In the case of phenolic acids (Figure 4B), the five compounds were found to down-regulate Pparg (p < 0.05). Except in the case of ferulic acid, one of the phenolic acids with lowest effect on intracellular lipid accumulation, this effect was accompanied by a significant reduction of Scd1 (p < 0.05). Moreover, ellagic, ferulic and gallic acids down-regulated the lipogenic gene Fasn (p = 0.038, p = 0.018 and p = 0.021, respectively), while, p-coumaric and vanillic acids significantly reduced the expression of Lpl (p = 0.014 and p = 0.026, respectively), involved in lipid uptake and lipogenesis [37,41]. Similarly to resveratrol and apigenin, only p-coumaric acid was able to down-regulate Cebpa (p = 0.048), which could explain the inhibitory effect of this phenolic acid along both the S1 and S3 stages of differentiation, unlike the rest of phenolic acids, which were not effective at the latest stages of the process.

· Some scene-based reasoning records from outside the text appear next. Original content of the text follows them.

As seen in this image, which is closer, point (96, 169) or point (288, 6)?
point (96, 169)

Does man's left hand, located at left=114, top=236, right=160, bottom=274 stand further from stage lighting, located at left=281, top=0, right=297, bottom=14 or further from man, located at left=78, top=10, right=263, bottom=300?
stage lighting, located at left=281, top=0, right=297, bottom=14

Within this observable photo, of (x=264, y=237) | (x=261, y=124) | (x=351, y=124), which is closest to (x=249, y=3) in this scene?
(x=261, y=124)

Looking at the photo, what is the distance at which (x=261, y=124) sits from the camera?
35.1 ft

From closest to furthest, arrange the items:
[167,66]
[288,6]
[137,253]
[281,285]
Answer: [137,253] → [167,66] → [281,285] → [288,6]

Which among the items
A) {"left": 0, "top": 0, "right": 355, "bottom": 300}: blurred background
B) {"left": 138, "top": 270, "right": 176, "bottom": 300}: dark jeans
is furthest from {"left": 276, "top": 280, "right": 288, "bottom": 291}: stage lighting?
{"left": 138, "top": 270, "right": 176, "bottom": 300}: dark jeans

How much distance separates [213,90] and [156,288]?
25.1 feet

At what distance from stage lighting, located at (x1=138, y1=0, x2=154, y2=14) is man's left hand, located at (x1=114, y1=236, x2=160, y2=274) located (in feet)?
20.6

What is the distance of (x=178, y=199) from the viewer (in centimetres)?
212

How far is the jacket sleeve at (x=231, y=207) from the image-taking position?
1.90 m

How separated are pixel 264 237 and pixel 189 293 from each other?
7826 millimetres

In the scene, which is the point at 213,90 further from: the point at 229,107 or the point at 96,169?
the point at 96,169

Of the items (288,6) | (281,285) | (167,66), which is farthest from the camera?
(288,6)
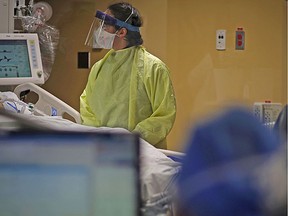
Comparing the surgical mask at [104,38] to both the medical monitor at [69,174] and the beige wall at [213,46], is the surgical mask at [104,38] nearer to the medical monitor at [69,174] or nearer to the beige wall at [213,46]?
the beige wall at [213,46]

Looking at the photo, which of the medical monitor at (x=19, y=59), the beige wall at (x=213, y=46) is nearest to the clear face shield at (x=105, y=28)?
the medical monitor at (x=19, y=59)

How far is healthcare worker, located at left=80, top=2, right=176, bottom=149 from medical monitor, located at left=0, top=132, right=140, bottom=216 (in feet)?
4.83

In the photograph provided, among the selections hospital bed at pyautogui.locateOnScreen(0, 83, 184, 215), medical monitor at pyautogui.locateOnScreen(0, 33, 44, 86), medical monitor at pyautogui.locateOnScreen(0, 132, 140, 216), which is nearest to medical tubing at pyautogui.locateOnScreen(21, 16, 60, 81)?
medical monitor at pyautogui.locateOnScreen(0, 33, 44, 86)

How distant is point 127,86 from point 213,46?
1.29 m

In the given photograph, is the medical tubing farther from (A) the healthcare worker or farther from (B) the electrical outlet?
(B) the electrical outlet

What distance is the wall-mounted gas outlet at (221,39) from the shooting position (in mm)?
3605

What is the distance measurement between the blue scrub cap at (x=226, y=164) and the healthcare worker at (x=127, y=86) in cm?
155

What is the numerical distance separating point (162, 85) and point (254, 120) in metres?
1.72

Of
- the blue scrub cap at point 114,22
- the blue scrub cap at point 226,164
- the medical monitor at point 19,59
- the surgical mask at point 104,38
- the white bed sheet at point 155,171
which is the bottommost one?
the white bed sheet at point 155,171

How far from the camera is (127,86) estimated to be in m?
2.50

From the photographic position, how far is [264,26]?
3604 mm

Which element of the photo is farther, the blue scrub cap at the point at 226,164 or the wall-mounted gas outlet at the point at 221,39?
the wall-mounted gas outlet at the point at 221,39

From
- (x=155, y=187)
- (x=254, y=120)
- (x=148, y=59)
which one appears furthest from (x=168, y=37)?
(x=254, y=120)

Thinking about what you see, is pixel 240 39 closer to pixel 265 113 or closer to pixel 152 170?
pixel 265 113
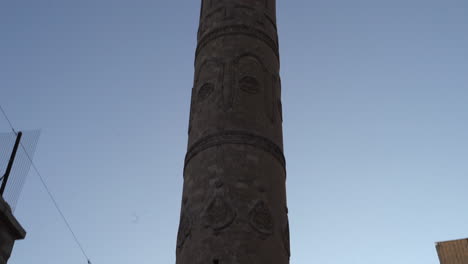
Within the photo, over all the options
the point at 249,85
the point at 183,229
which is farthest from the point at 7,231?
the point at 249,85

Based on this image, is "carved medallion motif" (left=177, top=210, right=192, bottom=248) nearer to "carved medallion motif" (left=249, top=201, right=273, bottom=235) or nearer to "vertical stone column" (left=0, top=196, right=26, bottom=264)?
"carved medallion motif" (left=249, top=201, right=273, bottom=235)

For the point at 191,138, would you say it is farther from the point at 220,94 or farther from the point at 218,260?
the point at 218,260

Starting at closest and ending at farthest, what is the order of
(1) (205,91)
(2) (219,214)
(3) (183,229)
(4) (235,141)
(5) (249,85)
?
1. (2) (219,214)
2. (3) (183,229)
3. (4) (235,141)
4. (5) (249,85)
5. (1) (205,91)

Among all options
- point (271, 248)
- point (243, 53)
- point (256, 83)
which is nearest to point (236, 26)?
point (243, 53)

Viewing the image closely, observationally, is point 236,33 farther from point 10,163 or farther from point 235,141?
point 10,163

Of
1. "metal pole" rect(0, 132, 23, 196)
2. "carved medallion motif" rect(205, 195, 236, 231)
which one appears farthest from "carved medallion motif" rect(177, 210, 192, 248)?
"metal pole" rect(0, 132, 23, 196)

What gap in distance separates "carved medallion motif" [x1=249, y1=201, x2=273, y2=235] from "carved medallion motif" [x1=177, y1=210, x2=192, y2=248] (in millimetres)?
1386

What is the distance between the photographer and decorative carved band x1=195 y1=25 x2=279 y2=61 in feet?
49.8

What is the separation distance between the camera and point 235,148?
12.7 m

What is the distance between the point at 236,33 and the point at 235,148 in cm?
392

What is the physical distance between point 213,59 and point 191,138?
2380 mm

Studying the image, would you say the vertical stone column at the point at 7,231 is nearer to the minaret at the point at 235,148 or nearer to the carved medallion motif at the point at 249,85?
the minaret at the point at 235,148

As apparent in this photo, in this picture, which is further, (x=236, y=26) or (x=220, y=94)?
(x=236, y=26)

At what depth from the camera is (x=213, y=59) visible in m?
14.7
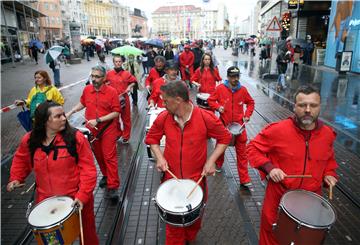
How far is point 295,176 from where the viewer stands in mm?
2650

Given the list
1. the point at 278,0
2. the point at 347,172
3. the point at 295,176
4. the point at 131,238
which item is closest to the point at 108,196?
the point at 131,238

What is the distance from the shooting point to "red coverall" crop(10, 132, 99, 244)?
2.90m

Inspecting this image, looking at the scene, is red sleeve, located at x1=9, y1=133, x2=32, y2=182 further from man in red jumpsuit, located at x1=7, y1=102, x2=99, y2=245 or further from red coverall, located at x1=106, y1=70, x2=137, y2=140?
red coverall, located at x1=106, y1=70, x2=137, y2=140

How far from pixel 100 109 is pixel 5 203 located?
222cm

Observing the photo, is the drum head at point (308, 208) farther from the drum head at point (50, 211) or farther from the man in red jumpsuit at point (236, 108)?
the man in red jumpsuit at point (236, 108)

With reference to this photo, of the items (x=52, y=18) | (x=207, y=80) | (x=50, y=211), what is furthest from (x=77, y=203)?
(x=52, y=18)

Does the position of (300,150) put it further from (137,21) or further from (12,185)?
(137,21)

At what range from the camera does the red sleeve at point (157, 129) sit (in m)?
3.27

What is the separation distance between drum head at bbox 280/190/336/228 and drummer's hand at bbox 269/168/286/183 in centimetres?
15

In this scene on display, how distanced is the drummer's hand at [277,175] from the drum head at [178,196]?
2.33 feet

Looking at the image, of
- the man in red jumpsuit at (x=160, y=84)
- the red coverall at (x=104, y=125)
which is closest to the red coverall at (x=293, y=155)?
the red coverall at (x=104, y=125)

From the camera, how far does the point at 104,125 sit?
15.3ft

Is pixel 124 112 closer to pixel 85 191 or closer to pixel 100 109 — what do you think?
pixel 100 109

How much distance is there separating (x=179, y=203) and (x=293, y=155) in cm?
115
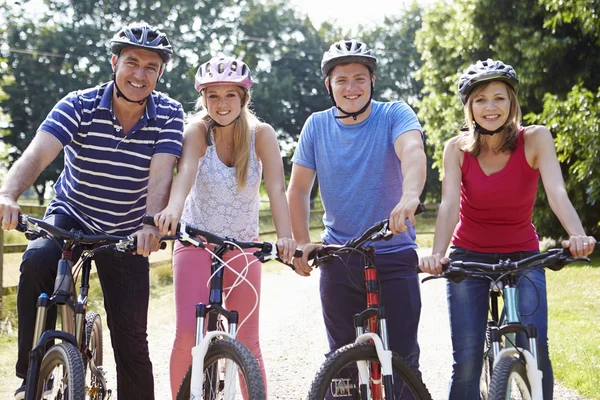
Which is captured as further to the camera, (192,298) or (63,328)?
(192,298)

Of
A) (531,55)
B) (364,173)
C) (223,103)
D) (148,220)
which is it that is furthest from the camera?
(531,55)

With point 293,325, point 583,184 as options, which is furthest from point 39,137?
point 583,184

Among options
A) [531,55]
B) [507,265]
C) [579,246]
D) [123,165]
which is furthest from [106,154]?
Result: [531,55]

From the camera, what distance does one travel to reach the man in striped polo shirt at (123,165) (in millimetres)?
4160

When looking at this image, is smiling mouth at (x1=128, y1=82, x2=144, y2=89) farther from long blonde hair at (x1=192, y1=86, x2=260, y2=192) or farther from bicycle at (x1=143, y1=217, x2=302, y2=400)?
bicycle at (x1=143, y1=217, x2=302, y2=400)

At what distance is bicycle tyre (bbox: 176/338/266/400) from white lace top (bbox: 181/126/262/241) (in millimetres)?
953

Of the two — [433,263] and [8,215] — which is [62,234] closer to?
[8,215]

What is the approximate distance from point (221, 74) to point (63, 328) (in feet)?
4.87

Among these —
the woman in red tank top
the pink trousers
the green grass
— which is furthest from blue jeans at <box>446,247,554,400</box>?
the green grass

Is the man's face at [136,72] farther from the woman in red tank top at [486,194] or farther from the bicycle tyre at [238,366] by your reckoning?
the woman in red tank top at [486,194]

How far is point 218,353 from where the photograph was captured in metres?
3.47

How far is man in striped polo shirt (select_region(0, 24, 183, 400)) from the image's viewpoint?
13.6 ft

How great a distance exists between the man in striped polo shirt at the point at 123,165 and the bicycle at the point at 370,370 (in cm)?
120

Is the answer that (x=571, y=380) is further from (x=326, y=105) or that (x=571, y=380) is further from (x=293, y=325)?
(x=326, y=105)
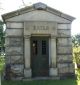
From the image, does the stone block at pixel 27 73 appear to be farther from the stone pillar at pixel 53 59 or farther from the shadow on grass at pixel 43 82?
the stone pillar at pixel 53 59

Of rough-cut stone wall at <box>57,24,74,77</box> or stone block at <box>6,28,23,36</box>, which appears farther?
rough-cut stone wall at <box>57,24,74,77</box>

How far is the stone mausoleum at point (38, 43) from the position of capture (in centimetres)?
1331

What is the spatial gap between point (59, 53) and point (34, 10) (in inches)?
107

2.4. Molecular Docking Analysis Reveals that PPARγ Interaction is Crucial for the Inhibition of Adipogenesis

In the early stages of adipogenic commitment, the nuclear receptor PPARγ is activated and, together with its primary target C/EBPα, induces adipogenesis through the activation of different adipocyte specific genes needed for triglyceride uptake and lipid storage. PPARγ is therefore considered a master regulator of adipogenesis, although it also plays an important role in insulin sensitivity and glucose homeostasis and modulates metabolism and inflammation [5,8]. Thus, PPARγ has emerged as an interesting pharmacological target and the modulation of its activity might be an effective strategy to regulate obesity and related diseases. Different molecules have been suggested as biological ligands of PPARγ, such as Troglitazone [44], used to combat hyperglycaemia associated with the metabolic syndrome and type-2 diabetes. In this sense, natural products have proven historically to be a promising pool of structures for drug discovery. Thus, some ongoing works are exploring the PPARγ-activating potential of a wide range of natural products, which could play a crucial role in the treatment or prevention of obesity-related diseases. These putative modulators show several molecular interactions with the LBD of PPARγ, which could determine their binding affinity (kcal/mol) to this protein and thus, their modulating capacity [6,9,10].

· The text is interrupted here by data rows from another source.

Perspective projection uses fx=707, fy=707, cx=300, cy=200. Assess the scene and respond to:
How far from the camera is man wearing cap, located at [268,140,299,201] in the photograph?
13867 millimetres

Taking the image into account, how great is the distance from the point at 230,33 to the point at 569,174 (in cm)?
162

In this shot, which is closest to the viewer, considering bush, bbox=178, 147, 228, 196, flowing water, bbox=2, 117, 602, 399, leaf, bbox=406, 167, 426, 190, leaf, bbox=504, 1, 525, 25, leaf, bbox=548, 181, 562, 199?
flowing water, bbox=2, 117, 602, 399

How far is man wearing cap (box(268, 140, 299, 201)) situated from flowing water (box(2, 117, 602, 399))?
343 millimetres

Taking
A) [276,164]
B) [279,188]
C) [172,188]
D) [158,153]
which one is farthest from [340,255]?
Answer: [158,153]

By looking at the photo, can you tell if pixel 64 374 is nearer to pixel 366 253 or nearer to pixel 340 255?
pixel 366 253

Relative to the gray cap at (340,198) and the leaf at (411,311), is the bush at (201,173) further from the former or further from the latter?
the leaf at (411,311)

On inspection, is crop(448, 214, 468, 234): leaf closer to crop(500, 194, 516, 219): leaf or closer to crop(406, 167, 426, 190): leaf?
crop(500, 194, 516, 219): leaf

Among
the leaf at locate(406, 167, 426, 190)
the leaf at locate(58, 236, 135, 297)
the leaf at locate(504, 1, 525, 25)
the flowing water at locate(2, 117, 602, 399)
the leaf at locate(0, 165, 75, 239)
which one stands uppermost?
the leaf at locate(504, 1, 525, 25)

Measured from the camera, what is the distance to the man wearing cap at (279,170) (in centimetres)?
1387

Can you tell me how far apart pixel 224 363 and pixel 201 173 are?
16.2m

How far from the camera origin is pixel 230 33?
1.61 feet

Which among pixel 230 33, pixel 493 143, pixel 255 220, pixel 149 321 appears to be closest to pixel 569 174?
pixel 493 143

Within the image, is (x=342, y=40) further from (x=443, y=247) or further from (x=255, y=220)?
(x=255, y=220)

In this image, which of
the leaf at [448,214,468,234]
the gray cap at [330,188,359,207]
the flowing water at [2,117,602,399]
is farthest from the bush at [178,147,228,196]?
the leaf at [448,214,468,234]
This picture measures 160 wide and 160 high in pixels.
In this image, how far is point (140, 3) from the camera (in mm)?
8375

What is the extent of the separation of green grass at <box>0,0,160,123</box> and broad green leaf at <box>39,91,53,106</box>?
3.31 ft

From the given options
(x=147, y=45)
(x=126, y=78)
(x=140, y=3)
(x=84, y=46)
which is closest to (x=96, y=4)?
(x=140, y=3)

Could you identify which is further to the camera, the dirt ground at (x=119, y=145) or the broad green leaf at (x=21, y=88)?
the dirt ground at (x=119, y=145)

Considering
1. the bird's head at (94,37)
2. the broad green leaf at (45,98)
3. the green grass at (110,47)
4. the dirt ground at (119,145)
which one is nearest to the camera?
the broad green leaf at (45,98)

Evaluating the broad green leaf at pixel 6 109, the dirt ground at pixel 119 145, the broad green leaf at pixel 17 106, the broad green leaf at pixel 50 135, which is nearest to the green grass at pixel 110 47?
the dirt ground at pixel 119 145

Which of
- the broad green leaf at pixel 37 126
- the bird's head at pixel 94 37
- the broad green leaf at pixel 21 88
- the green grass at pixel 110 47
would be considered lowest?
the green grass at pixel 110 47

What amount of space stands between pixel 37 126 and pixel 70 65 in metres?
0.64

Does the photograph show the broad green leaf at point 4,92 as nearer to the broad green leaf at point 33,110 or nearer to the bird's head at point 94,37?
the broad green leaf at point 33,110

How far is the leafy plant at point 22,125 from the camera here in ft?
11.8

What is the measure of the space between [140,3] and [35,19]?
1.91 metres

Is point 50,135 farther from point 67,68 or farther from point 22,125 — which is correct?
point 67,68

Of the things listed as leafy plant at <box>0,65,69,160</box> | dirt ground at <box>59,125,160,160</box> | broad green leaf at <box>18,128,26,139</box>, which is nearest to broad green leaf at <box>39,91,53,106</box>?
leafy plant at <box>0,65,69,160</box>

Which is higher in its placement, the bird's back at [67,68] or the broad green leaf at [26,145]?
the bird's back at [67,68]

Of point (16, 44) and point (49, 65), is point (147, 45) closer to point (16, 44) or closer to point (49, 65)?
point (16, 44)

On the other hand, over the last years the use of bioinformatics tools such as molecular docking has become an essential part of research, focused at prediction of the binding of small molecules to their target proteins [45]. In this work, we performed an in silico molecular docking analysis to determine whether the inhibitory activity of the phenolic compounds observed during the early stages of differentiation could be explained by their ability to modulate the PPARγ activity, providing a mechanistic insight into the effects of these compounds on adipogenesis. The 3D structures of 14 putative ligands (9 polyphenols and 5 phenolic acids) were tested to compare their predicted interaction to PPARγ receptor, as well as to describe the major amino acid residues of the ligand-binding domain (LBD) of the protein involved in these interactions.

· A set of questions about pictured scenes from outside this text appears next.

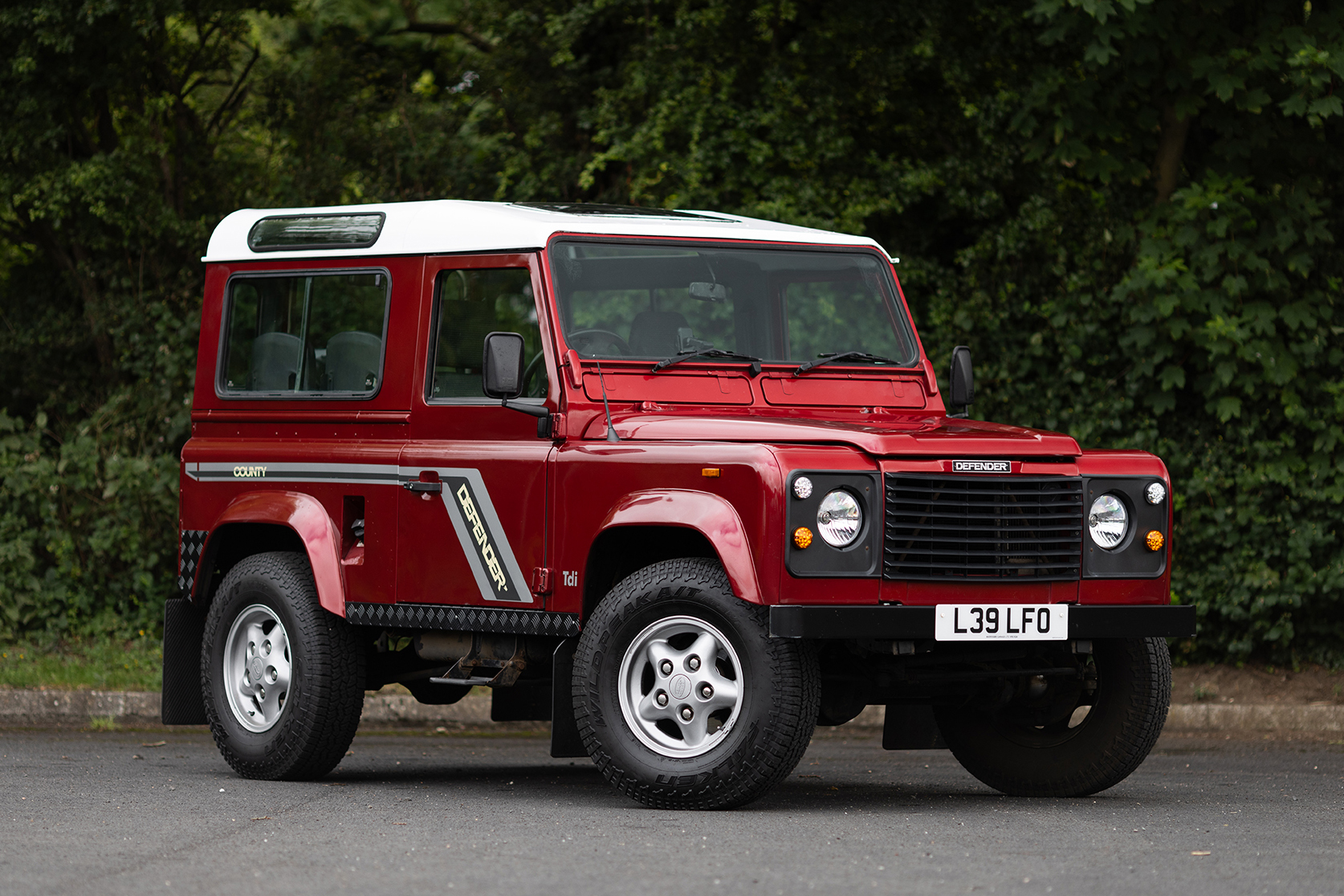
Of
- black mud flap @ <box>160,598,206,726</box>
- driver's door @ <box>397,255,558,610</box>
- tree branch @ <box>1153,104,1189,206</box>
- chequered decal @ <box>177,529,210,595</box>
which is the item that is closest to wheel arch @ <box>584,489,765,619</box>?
driver's door @ <box>397,255,558,610</box>

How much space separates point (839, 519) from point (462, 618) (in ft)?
6.41

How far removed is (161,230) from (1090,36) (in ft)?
24.8

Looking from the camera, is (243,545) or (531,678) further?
(243,545)

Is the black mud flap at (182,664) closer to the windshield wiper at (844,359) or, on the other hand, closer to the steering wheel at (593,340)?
the steering wheel at (593,340)

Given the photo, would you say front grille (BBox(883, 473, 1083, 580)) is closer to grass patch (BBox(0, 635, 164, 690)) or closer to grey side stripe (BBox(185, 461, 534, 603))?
grey side stripe (BBox(185, 461, 534, 603))

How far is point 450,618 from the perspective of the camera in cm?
830

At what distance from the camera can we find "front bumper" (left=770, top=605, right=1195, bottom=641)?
6973 mm

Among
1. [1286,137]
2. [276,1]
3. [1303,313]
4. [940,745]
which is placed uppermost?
[276,1]

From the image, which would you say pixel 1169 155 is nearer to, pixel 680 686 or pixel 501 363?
pixel 501 363

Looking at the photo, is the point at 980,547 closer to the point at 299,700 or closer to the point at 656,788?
the point at 656,788

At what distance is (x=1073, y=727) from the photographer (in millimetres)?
8328

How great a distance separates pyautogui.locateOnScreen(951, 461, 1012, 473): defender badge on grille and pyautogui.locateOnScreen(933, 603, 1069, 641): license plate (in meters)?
0.51

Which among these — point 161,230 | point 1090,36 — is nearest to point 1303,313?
A: point 1090,36

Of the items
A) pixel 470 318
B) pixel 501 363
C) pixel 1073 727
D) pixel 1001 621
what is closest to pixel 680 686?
pixel 1001 621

The analysis was performed using DockingServer (www.dockingserver.com), a web-based interface which allows performing molecular docking using AutoDock tools [45,46]. The values of free energy of binding (kcal/mol), inhibition constant (Ki), total estimated energy of dcW + Hbond + desolv (EVHD), total intermolecular energy, frequency of binding, and interact surface area were evaluated and rank the compounds by their estimated free energy of binding (kcal/mol) to the protein (Table 1) [24,45].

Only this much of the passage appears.